Roger Scruton

More on John Marin's "bow" to landscapes by Jeannine Cook

I alluded in a previous entry to John Marin bowing to the landscape, and if it bowed back to him, he would then feel permitted and able to paint it.

John Marin, Hurricane, 1944. Collection of the Indianapolis Museum of Art.

John Marin, Hurricane, 1944. Collection of the Indianapolis Museum of Art.

I was reminded of this again while reading a fascinating book, "Beauty", by Roger Scruton which was published earlier this year by Oxford University Press. Professor Scruton meticulously examines the aspects and characteristics of beauty, point by counterpoint. At one point, he writes, "My pleasure in beauty is therefore, like a gift offered to the object, which in turn is a gift offered to me... the pleasure in beauty is curious, it aims to understand its object and to value what it finds."
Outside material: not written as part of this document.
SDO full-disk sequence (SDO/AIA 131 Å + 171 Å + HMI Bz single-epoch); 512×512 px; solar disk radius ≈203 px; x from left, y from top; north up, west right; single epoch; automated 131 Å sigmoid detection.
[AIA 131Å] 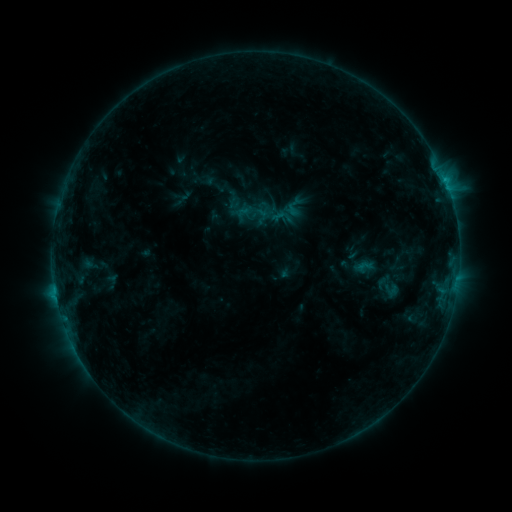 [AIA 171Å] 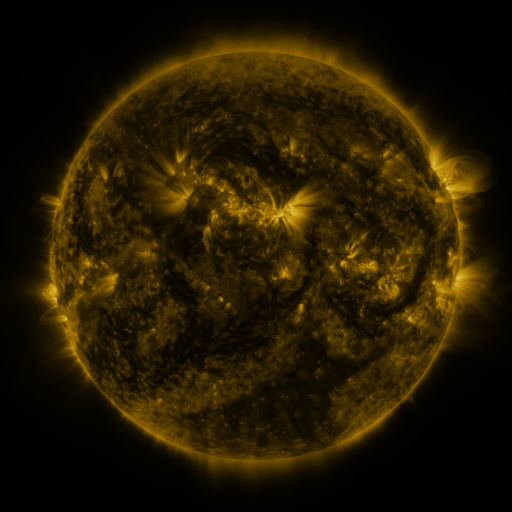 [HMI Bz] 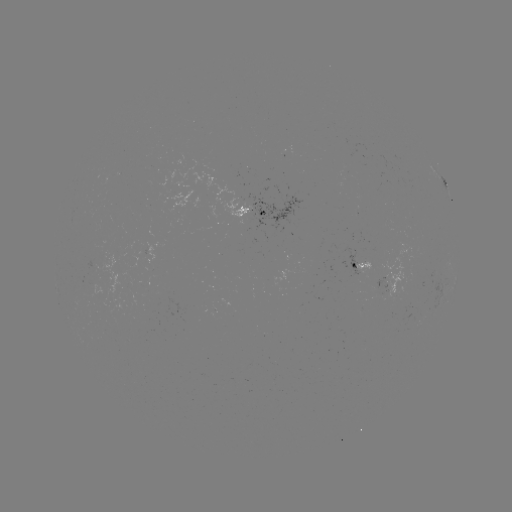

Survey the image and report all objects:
sigmoid: [270, 205, 293, 229]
That is exactly the way I find myself approaching and reacting to the beautiful landscapes I see here in coastal Georgia, or in Mallorca, for instance Not only does one savour of their beauty per se, but then, as one draws or paints, it is first a quest to see carefully and understand better what one is experiencing. Somehow, one needs to "process" all this information internally, almost intuitively, and then try to transmit the results of this wordless dialogue to paper, in one's own style and idiom. Scruton goes on to talk of the fact that only humans can look at - say - a landscape in an alert, disinterested way, "so as to seize on the presented object, and take pleasure in it".

Perhaps that is one of our privileges as humans. But it is also much easier to talk or write about apprehending the gift of beauty in landscapes than actually "bowing" back to the landscape as an artist and producing a decent work of art!